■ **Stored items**
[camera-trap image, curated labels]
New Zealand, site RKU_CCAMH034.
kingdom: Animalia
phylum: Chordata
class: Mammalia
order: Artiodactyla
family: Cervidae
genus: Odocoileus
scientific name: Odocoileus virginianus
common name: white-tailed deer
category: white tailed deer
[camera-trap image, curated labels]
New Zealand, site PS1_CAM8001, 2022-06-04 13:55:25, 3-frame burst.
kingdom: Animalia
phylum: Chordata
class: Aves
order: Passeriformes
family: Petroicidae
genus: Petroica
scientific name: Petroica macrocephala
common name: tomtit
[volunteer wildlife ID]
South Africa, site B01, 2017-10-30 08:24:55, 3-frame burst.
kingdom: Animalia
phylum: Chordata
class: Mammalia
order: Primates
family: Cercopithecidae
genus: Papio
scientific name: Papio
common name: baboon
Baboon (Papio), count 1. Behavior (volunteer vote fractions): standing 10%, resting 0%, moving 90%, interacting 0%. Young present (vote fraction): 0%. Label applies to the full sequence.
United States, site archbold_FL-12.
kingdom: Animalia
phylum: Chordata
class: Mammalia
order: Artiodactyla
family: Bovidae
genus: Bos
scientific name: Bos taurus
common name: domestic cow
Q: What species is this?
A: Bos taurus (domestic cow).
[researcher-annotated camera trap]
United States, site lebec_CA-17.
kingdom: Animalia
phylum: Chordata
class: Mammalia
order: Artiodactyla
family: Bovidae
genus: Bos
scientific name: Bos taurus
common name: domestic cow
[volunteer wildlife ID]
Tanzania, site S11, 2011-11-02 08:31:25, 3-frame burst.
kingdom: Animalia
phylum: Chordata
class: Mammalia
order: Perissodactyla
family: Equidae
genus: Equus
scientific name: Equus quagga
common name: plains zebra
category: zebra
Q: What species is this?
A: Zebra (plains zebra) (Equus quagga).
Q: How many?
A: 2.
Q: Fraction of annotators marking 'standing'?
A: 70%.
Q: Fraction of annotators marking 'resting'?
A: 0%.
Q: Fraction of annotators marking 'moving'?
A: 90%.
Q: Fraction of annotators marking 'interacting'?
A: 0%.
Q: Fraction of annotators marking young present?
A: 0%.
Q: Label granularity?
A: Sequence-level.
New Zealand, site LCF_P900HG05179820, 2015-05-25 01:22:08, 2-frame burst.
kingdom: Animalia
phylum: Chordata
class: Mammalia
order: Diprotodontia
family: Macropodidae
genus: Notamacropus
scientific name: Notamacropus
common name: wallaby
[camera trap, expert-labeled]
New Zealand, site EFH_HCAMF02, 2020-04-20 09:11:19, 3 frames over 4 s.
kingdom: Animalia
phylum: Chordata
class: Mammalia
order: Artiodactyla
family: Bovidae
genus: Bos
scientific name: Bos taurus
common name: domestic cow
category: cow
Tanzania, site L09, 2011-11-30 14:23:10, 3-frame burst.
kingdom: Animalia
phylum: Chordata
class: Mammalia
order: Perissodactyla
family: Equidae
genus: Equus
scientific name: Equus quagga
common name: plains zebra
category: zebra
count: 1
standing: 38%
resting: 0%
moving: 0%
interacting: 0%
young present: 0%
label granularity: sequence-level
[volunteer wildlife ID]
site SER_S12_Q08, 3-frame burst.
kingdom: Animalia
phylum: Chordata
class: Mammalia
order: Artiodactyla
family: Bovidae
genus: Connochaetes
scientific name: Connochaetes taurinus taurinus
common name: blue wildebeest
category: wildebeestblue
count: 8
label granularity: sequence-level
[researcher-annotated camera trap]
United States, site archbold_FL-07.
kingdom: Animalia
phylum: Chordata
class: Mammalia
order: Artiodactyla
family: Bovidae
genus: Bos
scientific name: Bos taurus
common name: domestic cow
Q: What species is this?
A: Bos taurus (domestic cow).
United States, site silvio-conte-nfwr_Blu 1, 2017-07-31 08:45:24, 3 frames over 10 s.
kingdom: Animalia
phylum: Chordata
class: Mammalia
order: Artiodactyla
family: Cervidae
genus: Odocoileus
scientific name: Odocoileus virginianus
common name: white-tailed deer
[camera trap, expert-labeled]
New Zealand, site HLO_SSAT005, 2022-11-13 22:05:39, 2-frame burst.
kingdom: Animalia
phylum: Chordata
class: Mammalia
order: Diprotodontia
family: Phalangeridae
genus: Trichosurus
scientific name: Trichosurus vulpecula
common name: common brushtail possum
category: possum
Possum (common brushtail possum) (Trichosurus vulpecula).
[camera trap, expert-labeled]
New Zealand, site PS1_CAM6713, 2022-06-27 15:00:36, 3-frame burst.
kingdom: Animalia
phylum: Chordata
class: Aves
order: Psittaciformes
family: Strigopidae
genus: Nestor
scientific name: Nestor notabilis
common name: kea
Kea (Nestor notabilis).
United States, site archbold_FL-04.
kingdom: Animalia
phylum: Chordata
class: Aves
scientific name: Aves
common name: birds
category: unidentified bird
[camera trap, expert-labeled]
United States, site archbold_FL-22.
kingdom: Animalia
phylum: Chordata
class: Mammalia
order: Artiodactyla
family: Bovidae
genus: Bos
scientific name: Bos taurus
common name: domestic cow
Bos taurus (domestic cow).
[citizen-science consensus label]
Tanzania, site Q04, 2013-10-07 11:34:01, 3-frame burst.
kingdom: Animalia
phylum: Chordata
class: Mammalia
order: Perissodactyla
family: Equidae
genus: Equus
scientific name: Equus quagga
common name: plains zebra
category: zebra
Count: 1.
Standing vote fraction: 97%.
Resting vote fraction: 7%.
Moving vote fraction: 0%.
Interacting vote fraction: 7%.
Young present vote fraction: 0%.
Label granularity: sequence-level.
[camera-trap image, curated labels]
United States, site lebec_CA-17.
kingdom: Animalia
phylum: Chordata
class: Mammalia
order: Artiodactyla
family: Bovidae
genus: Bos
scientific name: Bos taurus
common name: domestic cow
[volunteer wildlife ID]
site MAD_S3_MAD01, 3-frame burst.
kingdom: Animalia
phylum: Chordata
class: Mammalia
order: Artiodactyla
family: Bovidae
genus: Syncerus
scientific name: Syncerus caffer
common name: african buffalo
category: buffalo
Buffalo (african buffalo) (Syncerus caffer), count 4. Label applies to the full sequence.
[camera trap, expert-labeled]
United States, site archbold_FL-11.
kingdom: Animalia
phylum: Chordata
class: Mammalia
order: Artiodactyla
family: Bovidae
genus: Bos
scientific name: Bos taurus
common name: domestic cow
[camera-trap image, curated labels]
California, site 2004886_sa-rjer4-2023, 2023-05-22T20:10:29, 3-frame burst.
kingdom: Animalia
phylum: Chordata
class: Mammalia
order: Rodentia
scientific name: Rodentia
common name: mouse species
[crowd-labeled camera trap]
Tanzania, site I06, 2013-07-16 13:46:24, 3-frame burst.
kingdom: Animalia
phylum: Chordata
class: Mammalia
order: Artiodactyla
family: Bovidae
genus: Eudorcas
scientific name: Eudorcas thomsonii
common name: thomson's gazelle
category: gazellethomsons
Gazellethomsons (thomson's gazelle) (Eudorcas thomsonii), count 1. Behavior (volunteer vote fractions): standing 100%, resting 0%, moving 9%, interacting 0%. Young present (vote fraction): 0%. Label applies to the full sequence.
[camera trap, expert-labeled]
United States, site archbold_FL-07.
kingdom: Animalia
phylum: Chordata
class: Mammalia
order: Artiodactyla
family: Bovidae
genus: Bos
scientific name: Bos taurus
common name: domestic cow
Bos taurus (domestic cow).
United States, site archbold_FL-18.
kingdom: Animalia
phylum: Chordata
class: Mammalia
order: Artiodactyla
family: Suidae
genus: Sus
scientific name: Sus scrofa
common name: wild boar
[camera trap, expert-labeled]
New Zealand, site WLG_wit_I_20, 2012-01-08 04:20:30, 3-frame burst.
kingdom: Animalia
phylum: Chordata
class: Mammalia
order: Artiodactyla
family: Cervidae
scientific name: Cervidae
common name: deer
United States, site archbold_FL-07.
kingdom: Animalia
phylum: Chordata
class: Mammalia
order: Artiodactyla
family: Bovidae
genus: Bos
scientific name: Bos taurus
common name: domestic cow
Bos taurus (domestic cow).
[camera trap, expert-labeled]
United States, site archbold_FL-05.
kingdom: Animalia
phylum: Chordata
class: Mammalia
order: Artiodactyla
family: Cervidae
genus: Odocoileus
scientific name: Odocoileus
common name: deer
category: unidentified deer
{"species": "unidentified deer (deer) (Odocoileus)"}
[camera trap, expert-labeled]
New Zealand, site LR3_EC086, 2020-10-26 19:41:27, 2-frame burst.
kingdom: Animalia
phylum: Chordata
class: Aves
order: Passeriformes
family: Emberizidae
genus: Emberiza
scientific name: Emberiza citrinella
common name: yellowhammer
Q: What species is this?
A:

■ **Task description**
When you reach the line with "category: unidentified bird" in the records above, start writing out lines exactly, and stop once the line with "Young present vote fraction: 0%." has been written; include nothing else.

■ **Written answer**
category: unidentified bird
[camera trap, expert-labeled]
United States, site archbold_FL-22.
kingdom: Animalia
phylum: Chordata
class: Mammalia
order: Artiodactyla
family: Bovidae
genus: Bos
scientific name: Bos taurus
common name: domestic cow
Bos taurus (domestic cow).
[citizen-science consensus label]
Tanzania, site Q04, 2013-10-07 11:34:01, 3-frame burst.
kingdom: Animalia
phylum: Chordata
class: Mammalia
order: Perissodactyla
family: Equidae
genus: Equus
scientific name: Equus quagga
common name: plains zebra
category: zebra
Count: 1.
Standing vote fraction: 97%.
Resting vote fraction: 7%.
Moving vote fraction: 0%.
Interacting vote fraction: 7%.
Young present vote fraction: 0%.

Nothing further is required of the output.